Dinner Theatre

An alternate title to this post would be: “The Funny Things my Host Parents Say”.

Emma & Ricardo are an older, retired couple (65ish) that are both originally from Argentina. They both love cooking, and Emma also loves sewing. They both are involved with Malaga history and tours in some way – but I don’t understand enough Spanish to really understand what they do.  Ricardo has studied a little german, and Emma knows a little English. Oh, and Ricardo actually knows a little english. He can say the words “Crazy”, “Drinking”, and “Dancing”. He and Emma describe everything as “crazy” – and every weekend, he asks us if we are going “drinking” and “dancing”.  (More about nightlife some other time haha)
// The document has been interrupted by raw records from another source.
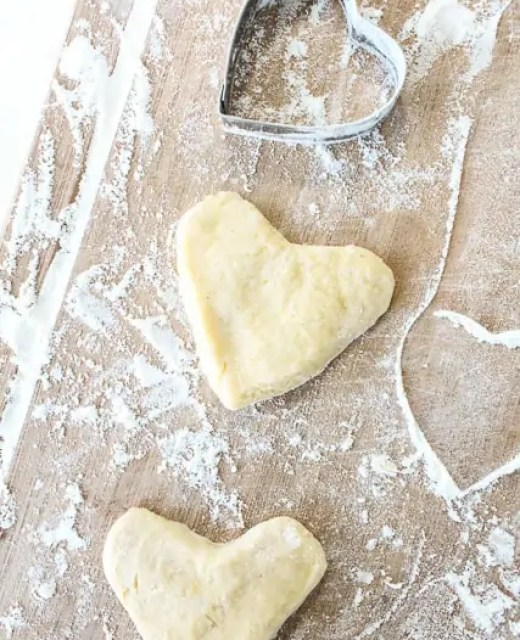 Eats: The best heart shaped donuts | Sugar & Cloth Recipe - Houston Blogger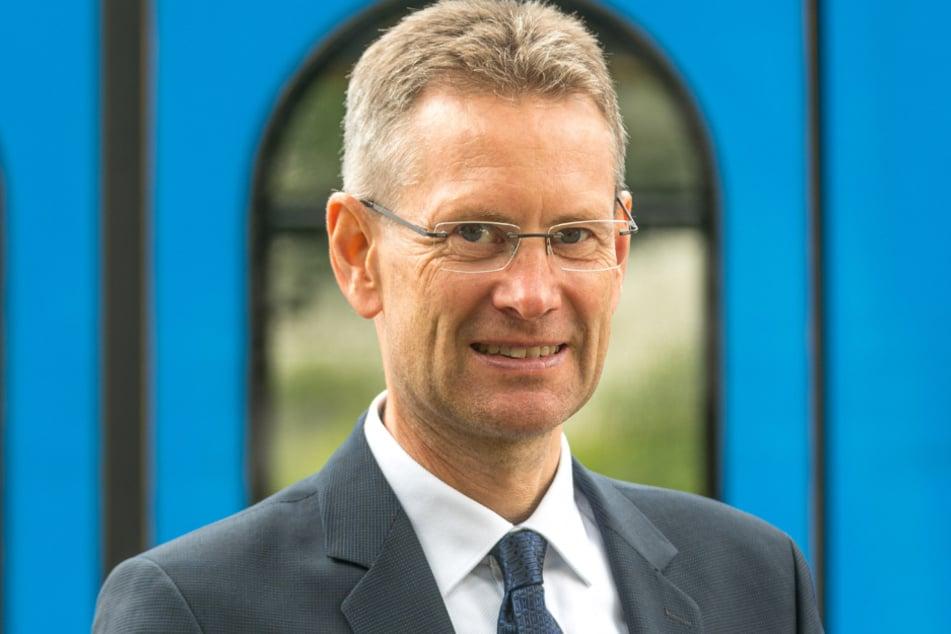 DVB-Finanzvorstand Andreas Hemmersbach (52) muss am Jahresende ein Millionenloch stopfen.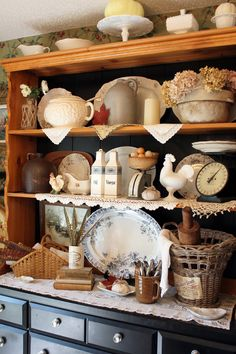 68 ideas vintage kitchen hutch display for 2019 Hutch Display, Dish Display, China Cabinet Display, Cabinet Decor, Kitchen Dresser, Kitchen Furniture, Kitchen Decor, Paint Furniture, Furniture Makeover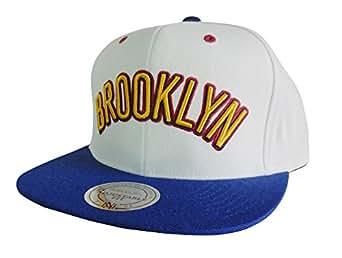 Mitchell & Ness Men's NBA Brooklyn Nets Sweater 2T Snapback Hat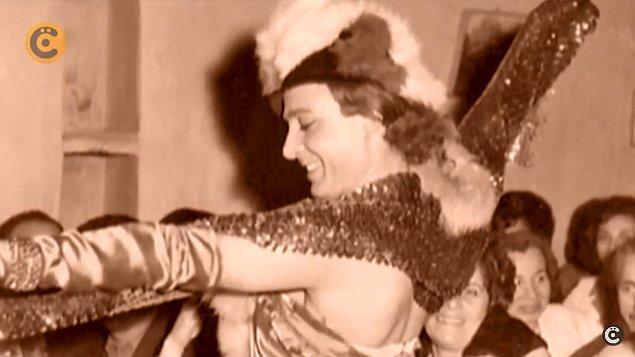 """Ve Haldun Dormen'in isteğiyle orada Marlene Dietrich'i canlandırmış. Seyirci sevmeyince de """"Lanet olsun bu Alman karıyla ne uğraşacağım. Ben ne anlarım Marlene Dietrich'den?"""" diyerek Türkçe şarkılara geçince seyirciler coşmuş."""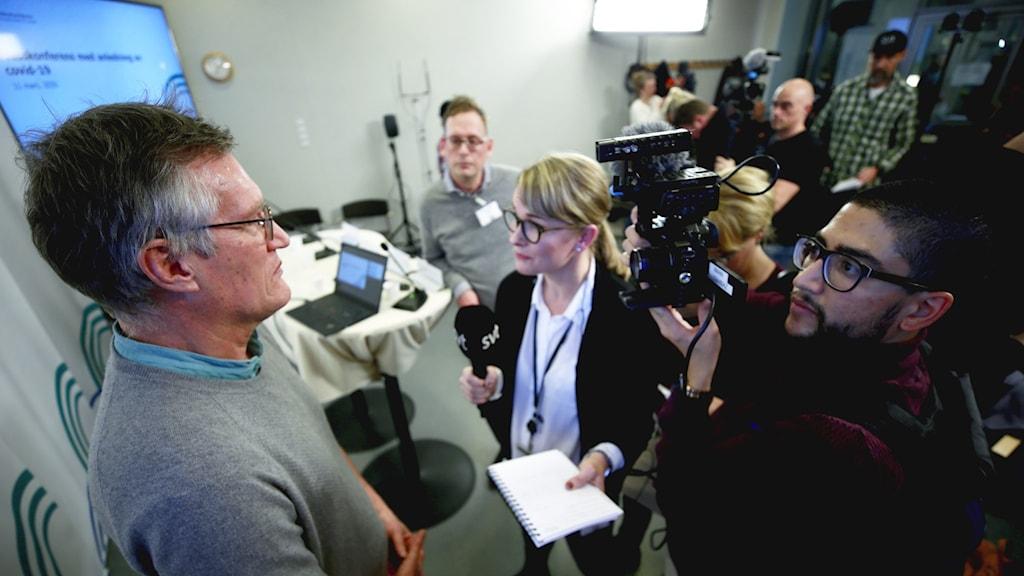 Journalister i intervjukö på Folkhälsomyndighetens presskonferens.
Ryan & I absolutely adore them, and they wait on us hand and foot. If we ask for anything, Emma says “whatever your heart desires”. Tonight when I offered to help with the dishes, she said “no mi amor!! este es tu vacacion! no puedes ayudarme.” And then she smacked me on the butt and pushed me out of the kitchen. (Family – i expect this treatment when I return home.) Ricardo on the other hand, will tell us “si, tu puedes, pero es un euro.”(yes, you can have it, but i’ll cost you a euro)

I spend sooo much time laughing whenever we talk to them. They often eat dinner at a different time, so typically they are watching a spanish game show (a mix of jeopardy and wheel of fortune) while we eat. They usually know the answers to the questions, while Ryan & I pepper them with questions, “Que significa ___?” (what does __ mean?). And they go on and on about how stupid the younger spaniards are that they don’t even know the answers to these questions, “ahh la pregunta! que tonta!” (that question is silly!)

Two nights ago, there was a crazy 80s music marathon on VH1, and Ryan and I were singing Michael Jackson’s “beat it” (SHOUT OUT TO DPHIS!) and doing some of the dance moves in between bites of food. They thought it was hilarious, and then Ricardo told us how “cuando era joven… hace muuuuucho muuucho anos… asistia escuela y trabajaba lunes, martes, miercoles, jueves… pero – viernes. sabado. domingo… Tooodas las noches… bailaba.” (when i was younger i went to school during the week but on the weekends i went dancing every night) And then he proceded to get up and show us dance moves that I guess are associated with Phil Collins of Genesis? Not sure, but Ryan and I were under the table in stitches.  He also went on the name several other 80s artists that he used to listen to, and it was sooo funny trying to figure out who they were by his VERY HEAVY spanish accent on their names. 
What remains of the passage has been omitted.